A pega de largo, vulgo pega de praça a praça, foca-se num cite de largo tirando assim o forcado partido de uma investida de longe a um toiro codicioso e voluntarioso, que se arranca com alegria ao forcado a uma grande distância. Este dá-lhe todas as vantagens em praça. Esta pega de caras emociona o público de tal forma que, quando resulta, põe a praça em pé.
A pega a meia praça, ou nos médios, também é revestida de uma singularidade única, formatada num cite até meia praça, fazendo com que o toiro se arranque com o forcado a uma distância considerável (meia praça), permitindo também ao forcado dar todas as vantagens ao seu oponente, tirando partido da espetacularidade da velocidade do toiro e subsequentemente realizar uma pega com técnica e arte de um verdadeiro toureio bordado a ouro. É de realçar que nesta Sorte o “templar” e a “reunião” são tempos fundamentais na execução da pega, porque todo o movimento imprimido na investida do toiro no espaço obriga a estes tempos bem delineados, para objetivamente se consumar a pega, uma vez que através do “templar” o forcado consegue comandar a investida, permitindo reduzir a velocidade e assim executar uma boa reunião com o toiro.
A pega nos tércios é talvez a mais praticada, porque dentro de todos os espaços (terrenos), é a que resulta da distância mais comum na investida do toiro para o forcado. Daí nesta execução da pega os cites serem largos e vistosos, permitindo ao forcado encontrar o espaço para que a investida se concretize, e tirar todo o partido que o toiro possa oferecer para executar a pega segundo os seus mandamentos. Também é muito natural nesta execução o forcado ter que “alegrar” o toiro, carregando a sorte para que este traga mais convicção na sua acometida
A pega em curto, como o próprio nome refere, é uma modalidade da pega de caras que se efetua num espaço de alguma forma reduzido. Por si só, indica que o toiro é “reservado”, com pouco tempo de investida (curta), obrigando o forcado de caras e o grupo a subirem um pouco no terreno, perspetivando-se sempre uma grande emoção, porque não garante um comportamento franco por parte do toiro para a pega. Pressupõe um toiro a “medir” o forcado, e este mesmo forcado a ter de possuir capacidades físicas e psicológicas que lhe permitam atingir com sucesso o domínio sobre o toiro.

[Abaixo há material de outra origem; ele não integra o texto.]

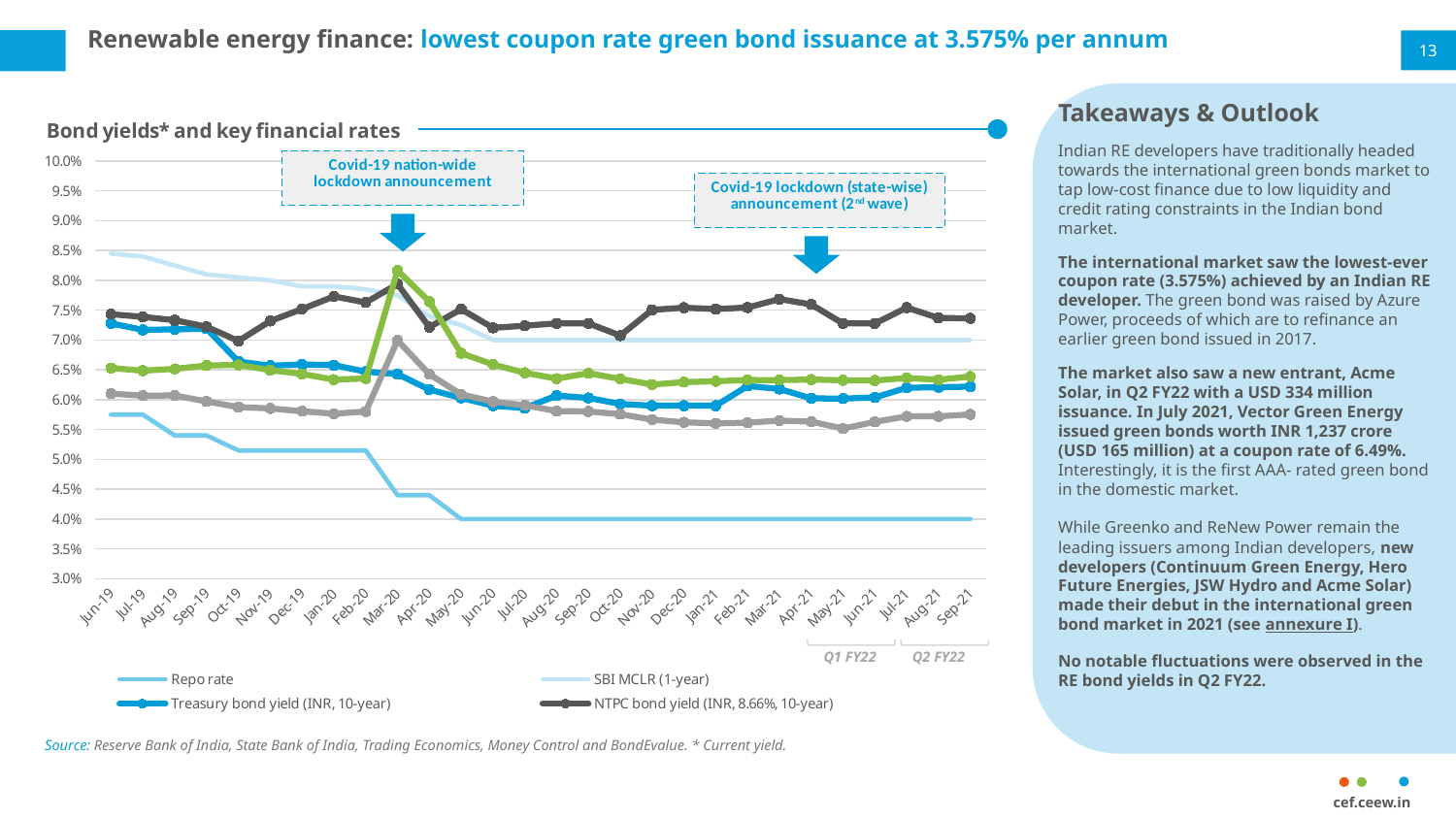
What is the Repo rate in Sep-21? 4.0% What type of chart is shown on the slide? Line chart How many months are shown along the x axis of the chart? 28 Which series has the highest value in Sep-21? NTPC bond yield (INR, 8.66%, 10-year) Is the Treasury bond yield (INR, 10-year) in Sep-21 greater or less than 6.0%? greater What is the title of the chart? Bond yields* and key financial rates Is the Repo rate in Jun-19 greater or less than 6.0%? less How many series does the chart legend list? 4 In Sep-21, which is larger: the Repo rate or the SBI MCLR (1-year)? SBI MCLR (1-year) Does the Repo rate rise or fall from Jun-19 to Sep-21? Fall Is the NTPC bond yield in Sep-21 greater or less than 7.0%? greater Which series has the lowest value in Sep-21? Repo rate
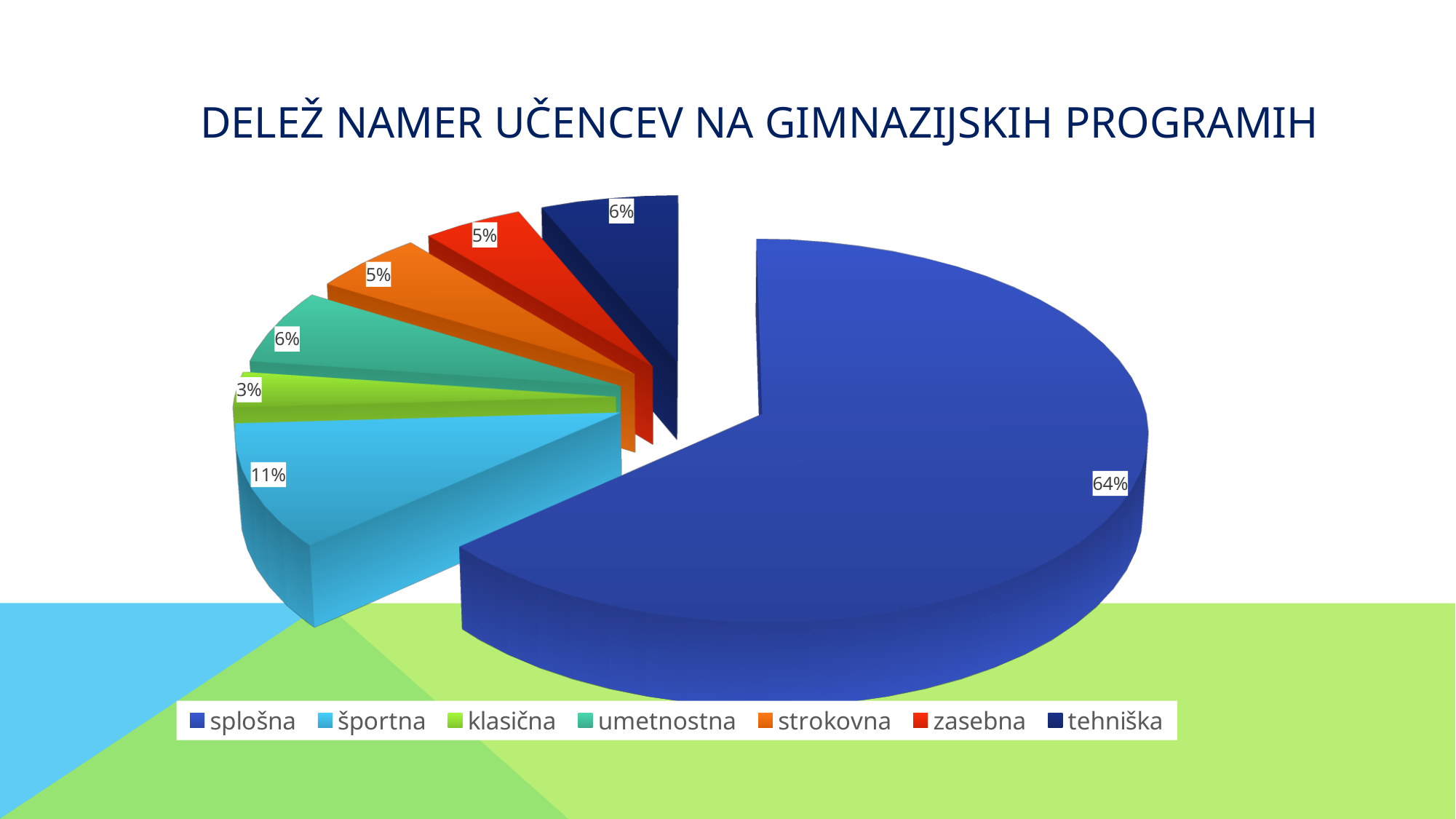
What type of chart is shown on the slide? pie chart What share of the pie does strokovna have? 5% What is the title of the chart? DELEŽ NAMER UČENCEV NA GIMNAZIJSKIH PROGRAMIH Which is larger, the share for športna or the share for tehniška? športna What is the difference in percentage points between splošna and športna? 53 How many categories does the legend list? 7 What share of the pie does splošna have? 64% What share of the pie does umetnostna have? 6% Which category has the largest slice of the pie? splošna What share of the pie does športna have? 11% Which category has the smallest slice of the pie? klasična What share of the pie does klasična have? 3%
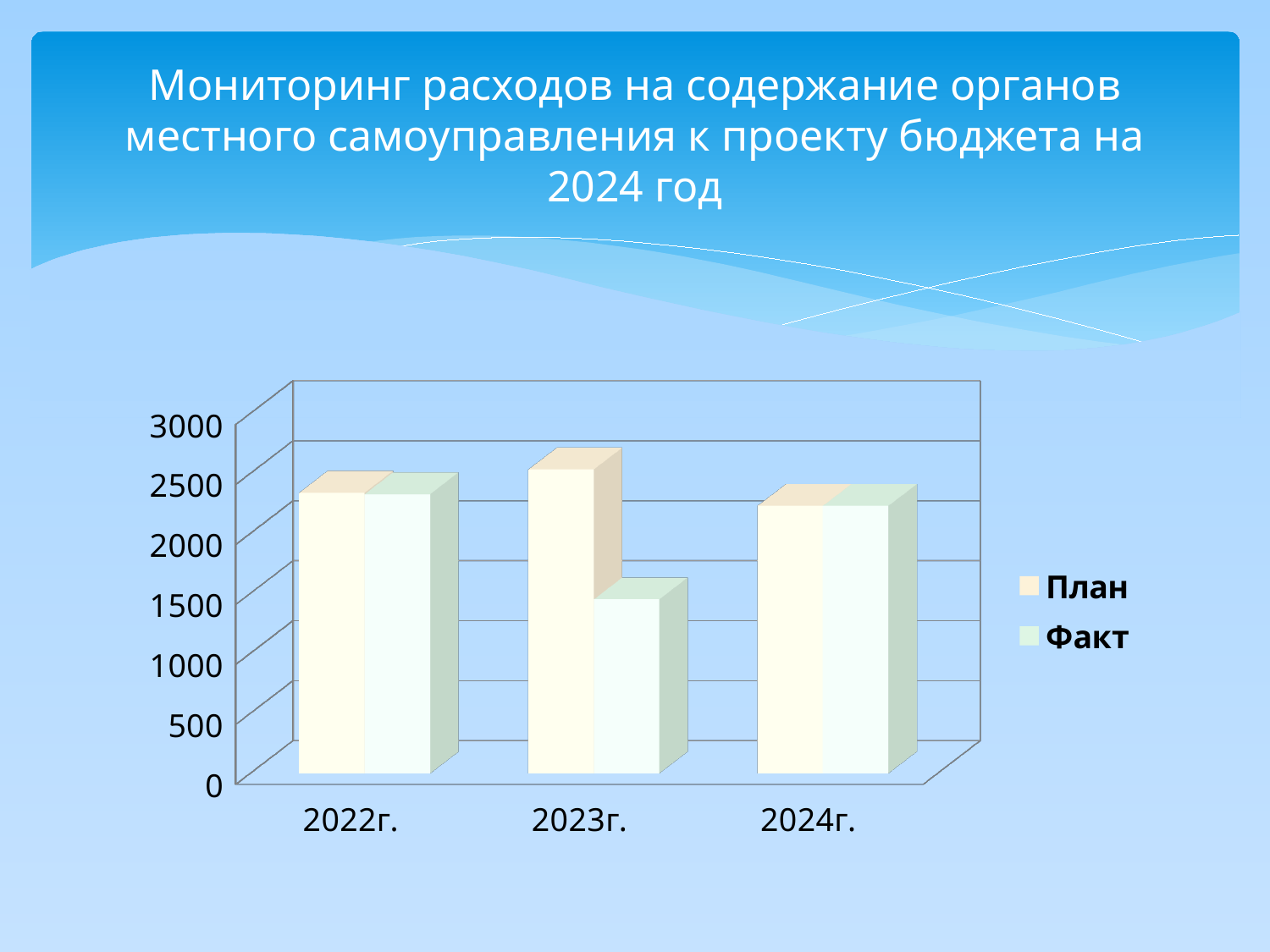
Which year has the highest План value? 2023г. Is the Факт value for 2023г. greater or less than 2000? less For 2023г., which is larger, План or Факт? План Is the План value for 2023г. greater or less than 2000? greater Is the План value for 2022г. greater or less than 2000? greater How many year categories are shown on the x axis? 3 What are the two series named in the legend? План and Факт How many series does the legend list? 2 What kind of chart is shown on the slide? bar chart Which year has the lowest Факт value? 2023г.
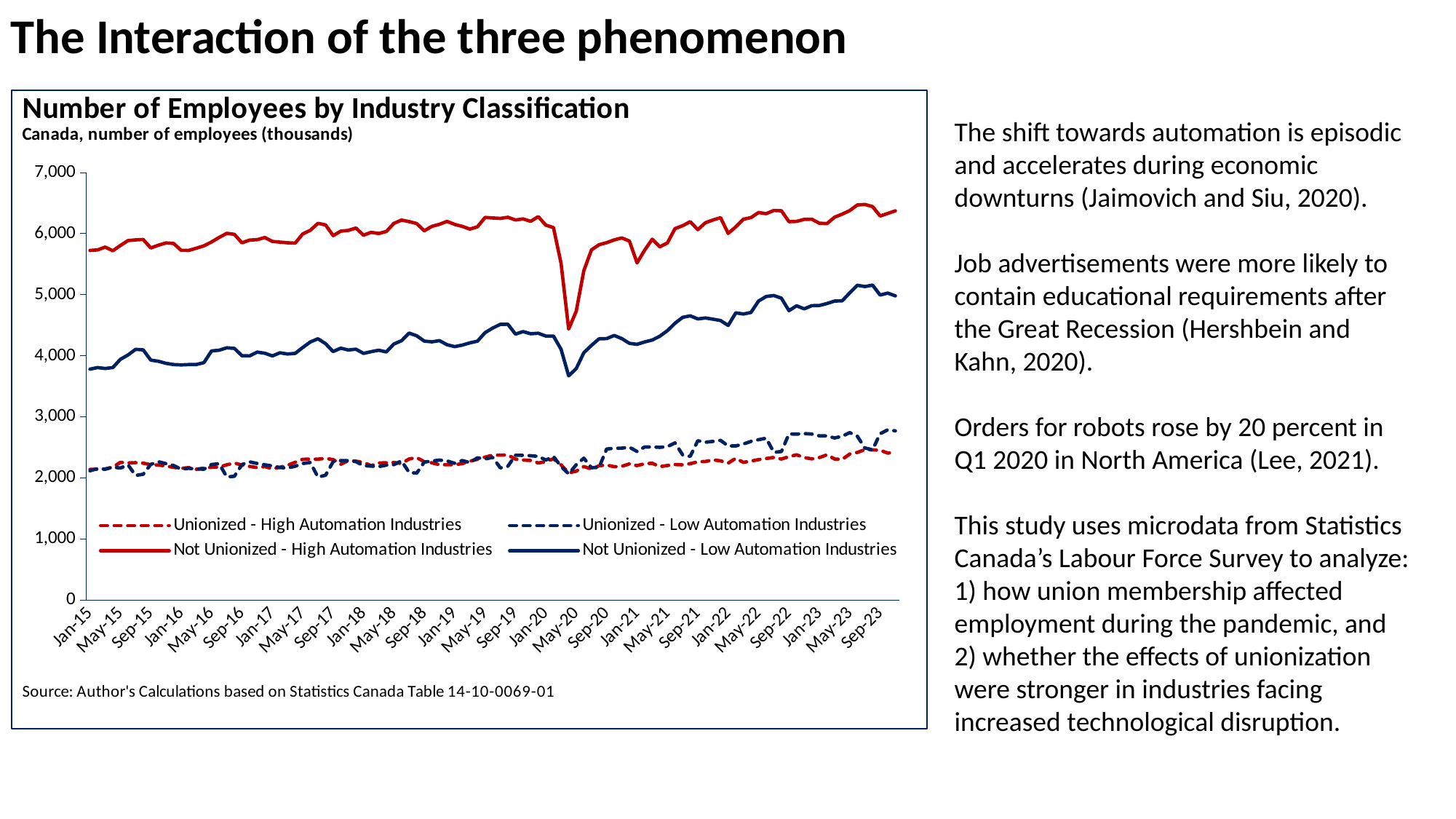
In Sep-23, which is larger: Not Unionized - High Automation Industries or Not Unionized - Low Automation Industries? Not Unionized - High Automation Industries Overall, does the Not Unionized - Low Automation Industries series rise or fall from Jan-15 to Sep-23? rise What is the title of the chart? Number of Employees by Industry Classification Is the value for Not Unionized - High Automation Industries at its dip around May-20 greater or less than 5,000? less Which series in the chart is drawn with dashed lines? Unionized - High Automation Industries and Unionized - Low Automation Industries Is the value for Not Unionized - High Automation Industries in Jan-15 greater or less than 5,000? greater Is the value for Not Unionized - Low Automation Industries in Jan-15 greater or less than 4,000? less What kind of chart is shown on the slide? line chart How many series does the chart's legend list? 4 Which series has the highest values across the whole period? Not Unionized - High Automation Industries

A Pega como Sorte do Toureio na Razão Inversa do Engano
De uma forma natural, existe arte na execução da pega e nela estão implementados todos os tempos do Toureio. A pega a pega é assim uma forma de “tourear” a corpo limpo. Tem, no entanto, uma nuance avançada relativamente ao conceito tradicional de toureio, pois na pega o forcado deixa-se “colher” com arte e técnica de uma forma frontal para domínio do seu oponente. Se no toureio as regras básicas de “parar, mandar e templar” visam dominar o toiro evitando a colhida, na pega essas mesmas regras são utilizadas para provocar um encontro de que o homem tende a sair vitorioso, por força da moral, da técnica e da inteligência. Na realidade, a pega é um hino Patriótico à nossa “gente” e à nossa Nação.